Dopamine receptor D2 (DRD2) TaqIA gene polymorphism and acute risperidone-induced changes in body weight, plasma glucose and lipid profile.

There are indications that the transient blockade of the dopamine receptor D2 (DRD2) by atypical antipsychotics such as risperidone is related to their metabolic side effects. We, therefore, examined the relationship between TaqIA polymorphism of the DRD2 gene and acute risperidone-induced metabolic changes. We recruited 153 newly diagnosed patients with psychotic disorders (71 males and 82 females) from the Federal Neuropsychiatric Hospital, Yaba, Lagos, Nigeria.
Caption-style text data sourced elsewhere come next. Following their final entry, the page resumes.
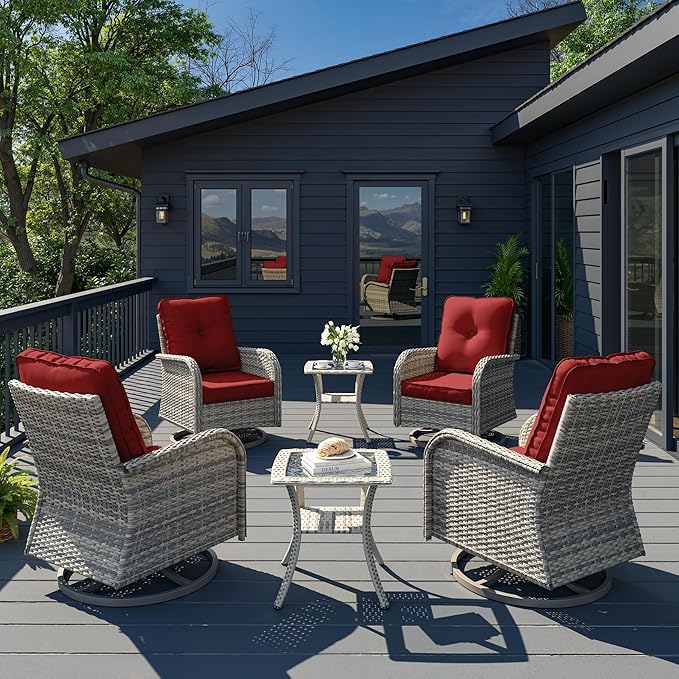6-Piece Patio Rocking Swivel Chair Outdoor Wicker Rattan Bistro Set with Tempered Glass Side Table, Outdoor Patio Furniture Set for Garden, Deck, and Balcony, Red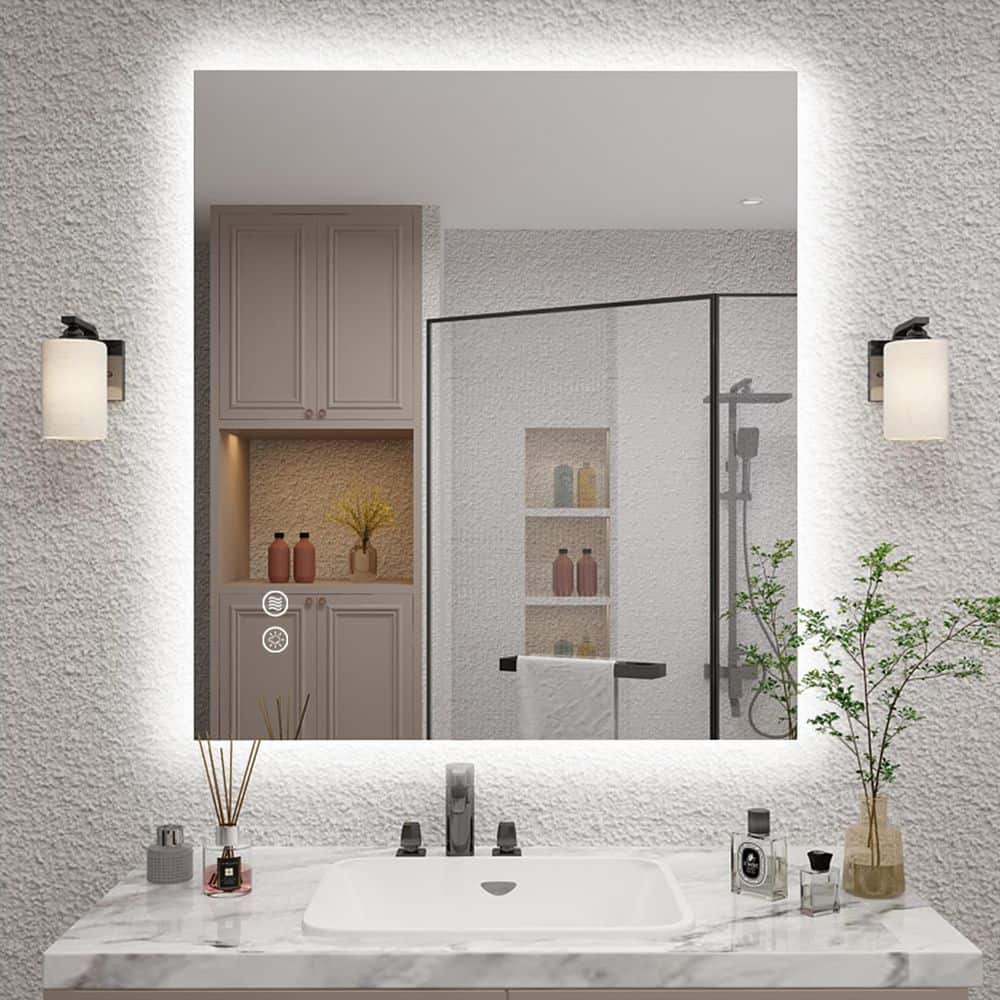 40 in. W x 36 in. H Rectangular Frameless Super Bright Back Lited LED AntiFog Tempered Glass Wall Bathroom Vanity Mirror price history on PriceWatchPro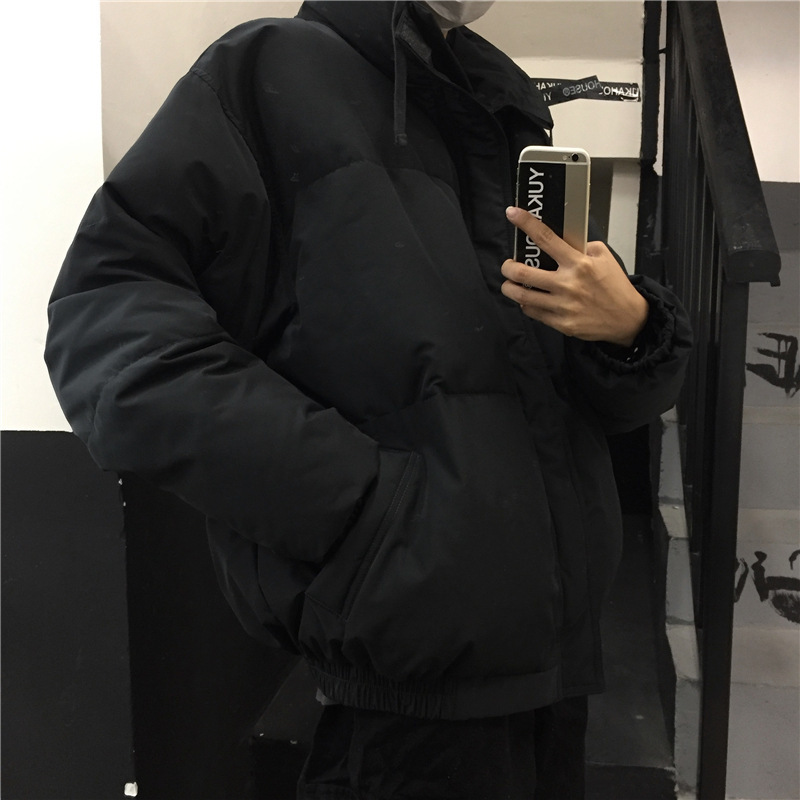 Winter Coat Korean Ins Harajuku Student Solid Color Thickened Loose High Collar Cotton Padded Jacket Men and Women Fashion 210422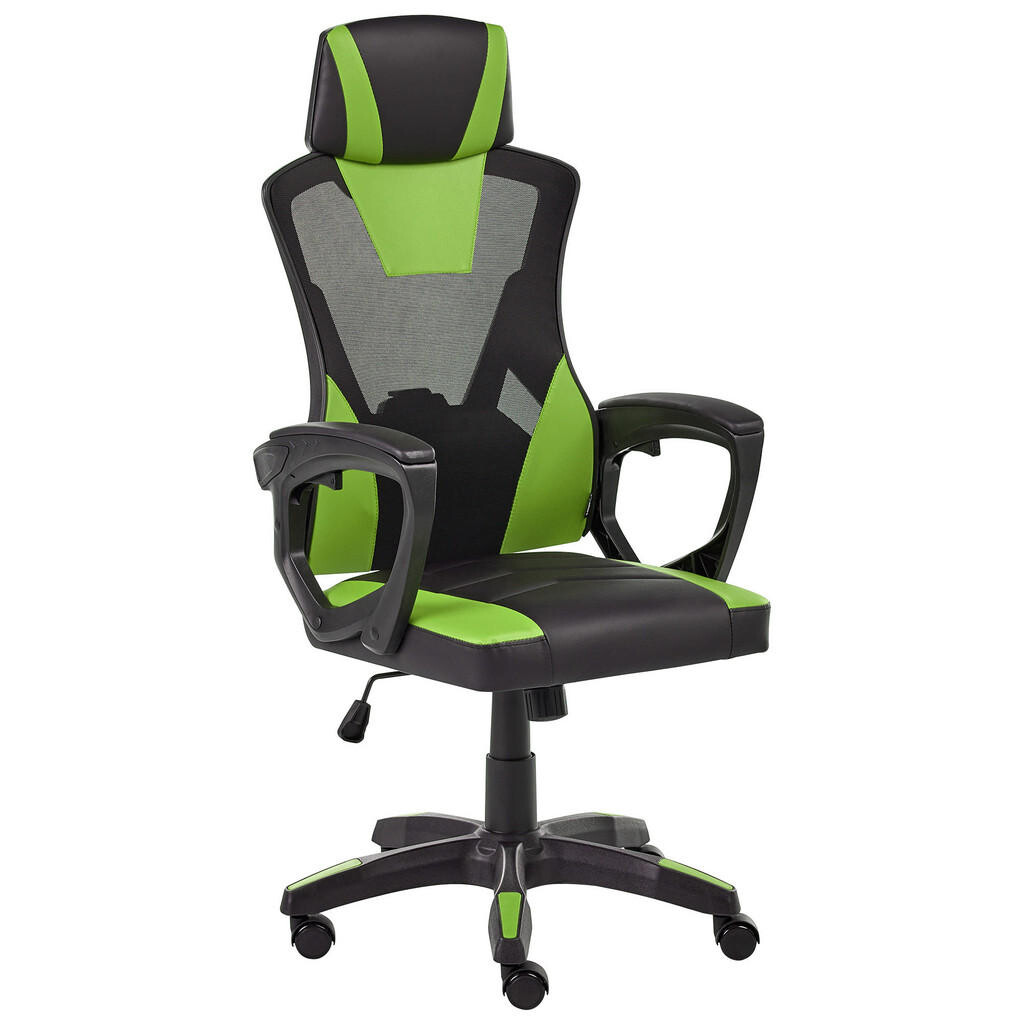 Beliani KANCELÁŘSKÁ ŽIDLE Umělá kůže Limetkově zelená Ignis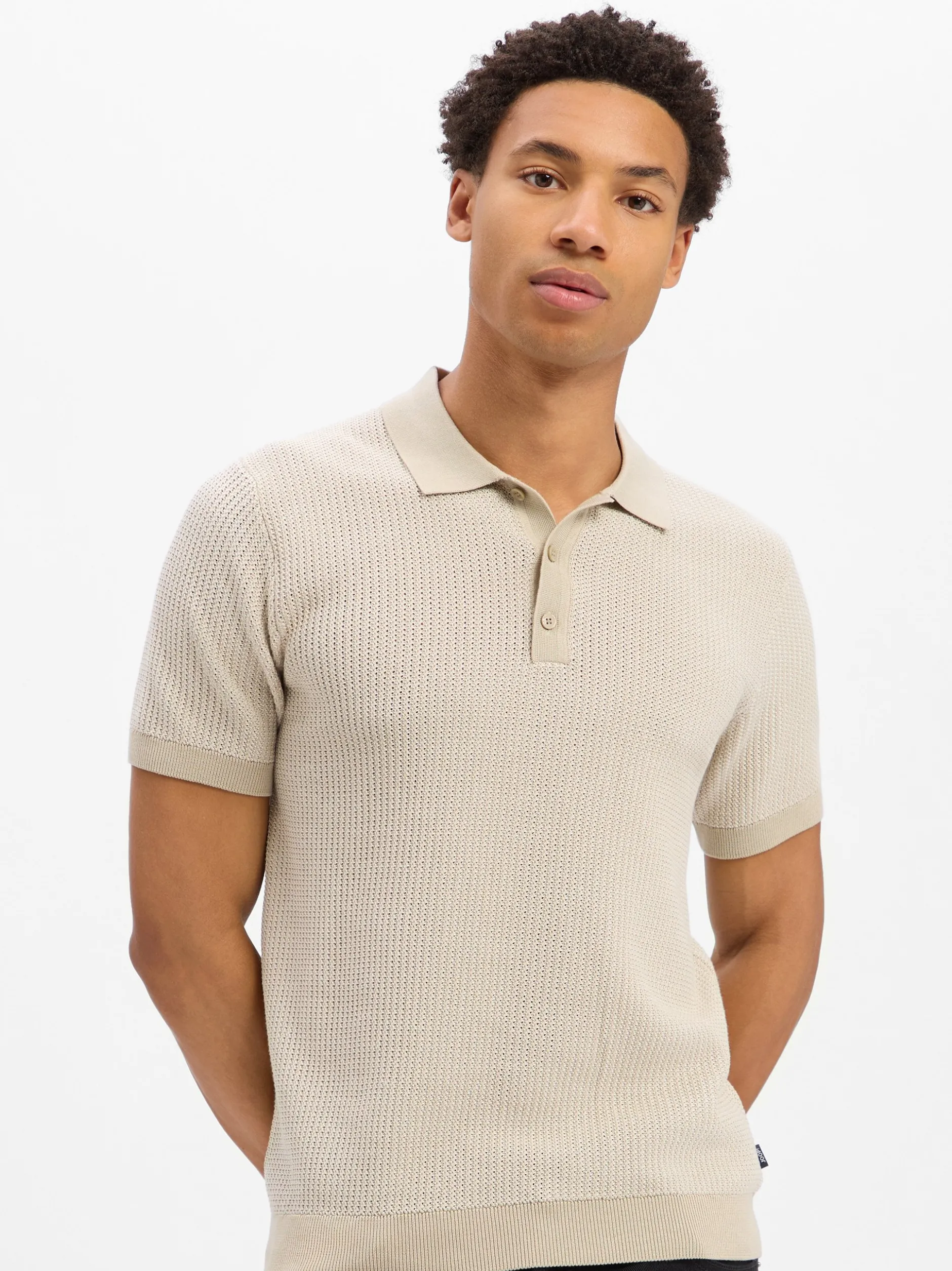 JOOP! Herren Strick-Poloshirt - Brianoro in beige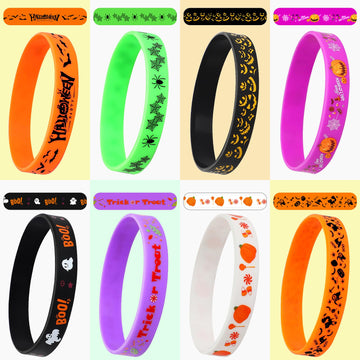 JUNEBRUSHS Halloween Party Favors, 24pcs Halloween Silicone Bracelets Rubber Wristbands for Halloween Party Decorations Trick or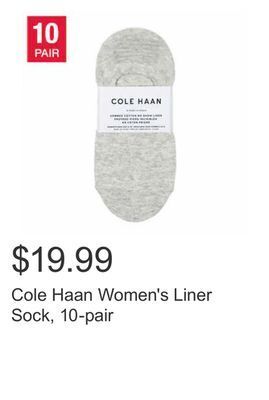 Costco Cole haan women's liner sock, 10-pair offer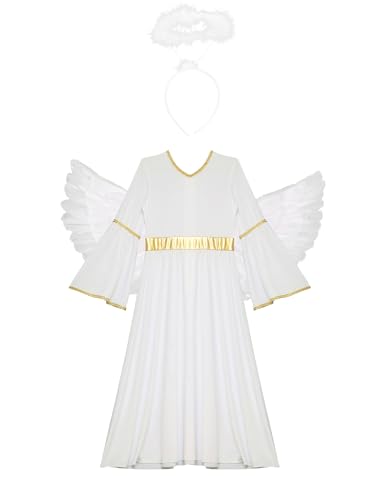 Vxuxlje Engel Kostüm Für Mädchen Engel Kleid Mit Heiligenschein Flügel Prinzessin Kleid Kostüm Gewand Halloween Cosplay Weiß 170 von Vxuxlje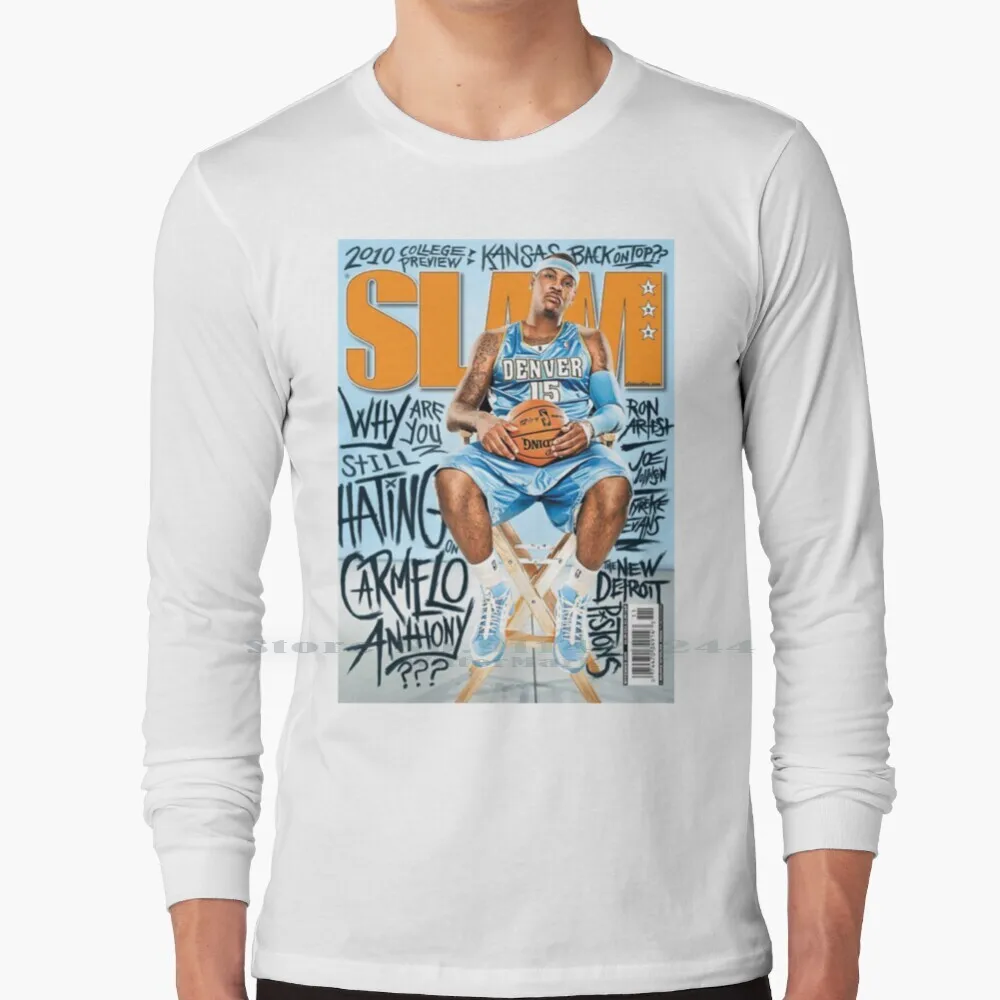 Carmelo Anthony Slam Magazine Cover 100% Cotton Long Sleeve T Shirt Carmelo Anthony Slam Magazine Cover Tee Short Sleeve Long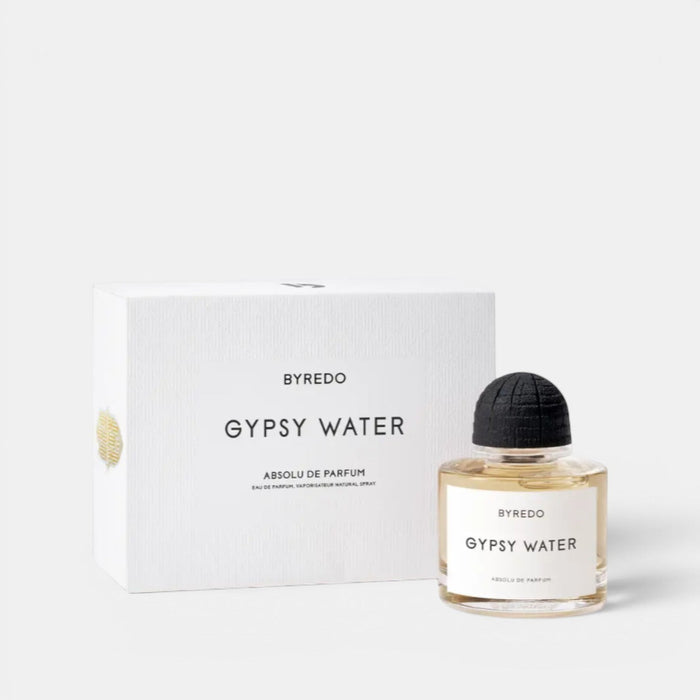 Shop Rescue Spa BYREDO Gypsy Water Absolu de Parfum bottle with black cap and white box. Amber woody fragrance.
Body weight, fasting blood glucose (FBG), triglycerides (TG), total cholesterol (TChol), low-density lipoprotein cholesterol (LDLChol), and high-density lipoprotein cholesterol (LDLChol) were all determined at baseline and the end of 6 weeks of administration of risperidone (2 mg twice daily). DNA was also extracted from peripheral blood, and genotyping was carried out using the polymerase chain reaction-restriction fragment length polymorphism (PCR-RFLP). The relationship between the mean changes in the metabolic indices and the DRD2 TaqIA genotype was statistically determined. The frequencies of the A1A1, A1A2, and A2A2 were 0.229, 0.412, and 0.360, respectively. However, the population was not in Hardy-Weinberg equilibrium (χ = 4.023, p < 0.01). The mean weight change and the mean changes in FBG, TG, TChol, and LDLChol were significantly (p < 0.05) higher among participants with the A1A1 genotype, followed by the heterozygous (A1A2) participants and lowest among those homozygous for the A2 allele. However, there was no significant difference in the mean change in HDLChol across all genotype groups. The DRD2 TaqIA1 allele is associated with higher risperidone-induced weight gain and metabolic changes among Nigerians.